= Infinite Detail =

2019 novel by Tim Maughan

Infinite Detail is a 2019 science fiction novel by British author Tim Maughan.

== Summary ==
=== Setting ===
The novel is set in a near-future Bristol.

== Themes ==
Valentina Palladino of Ars Technica wrote that the novel "shows how the “infinite detail” lifestyle, one full of noise and data constantly thrown at you from all sides, can be used to empower some and enslave others. He also explores how easily both corporations and smart individuals can weaponize technology to use it against the masses as well as further self-serving agendas." Nathan Jefferson of the Los Angeles Review of Books wrote that the novel explored "both the unwitting consequences of our contemporary regimes of datafication and surveillance and the conditions of possibility for life, art, and culture in their wake," saying that, "for Maughan, culture is resolutely material, bound up in the media of everyday life. What, then, happens to cultural production when the dominant medium of our moment, the cloud, evaporates?"

Electra Pritchett of Strange Horizons noted that the novel explored the global supply chain as well as "how the algorithms of the Internet, from social media to the stock market, already control far more of our lives than we realize." Paul Graham Raven of the British Science Fiction Association has stated that one of the central themes of the novel is "the mediation of social relations by global infrastructural networks of inscrutable complexity.
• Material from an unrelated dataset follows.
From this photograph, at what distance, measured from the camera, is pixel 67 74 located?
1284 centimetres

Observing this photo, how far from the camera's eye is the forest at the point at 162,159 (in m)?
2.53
It’s not just about who (or rather what) you trust to recommend things, but who you trust to keep you safe, to keep the lights on and the shops stocked... It's about the failure of utopias, but it’s also about why utopias fail: about the cruel efficiency of networks, and the role of power and significance therein, but also about the cruelty of removing them suddenly without an adequate plan for their replacement." Ian Mond of Locus Magazine noted the novel's "critique on the nature of revolution," saying that Maughan "appreciates that the internet, the cloud, those pesky algorithms are firmly embedded in our capitalist reality and that disentangling ourselves, without completely destroying civilisation as we know it, will be a difficult task."

== Reception ==
Kirkus Reviews described the novel as "thoughtful" and "an original and engaging work of kitchen-sink dystopia." Paul Graham Raven of the British Science Fiction Association described the novel as "a tapestry of near-term prognostication that stuns you with its contextual implications, while its streetwise prose gets to work on picking your emotional pockets." Ian Mond of Locus Magazine described the novel as "politically astute, fascinating, and depressing," saying it was "timely and powerful."

Valentina Palladino of Ars Technica said that the novel was "one of those rare novels that, if you enjoyed it the first time, you’ll want to re-read it to catch details that you missed the first time around," but that it had "polarizing parts," notably that "the plot is pretty loose. The novel feels more like a bunch of character studies about individuals experiencing the same dystopian reality, with thin threads tying them together."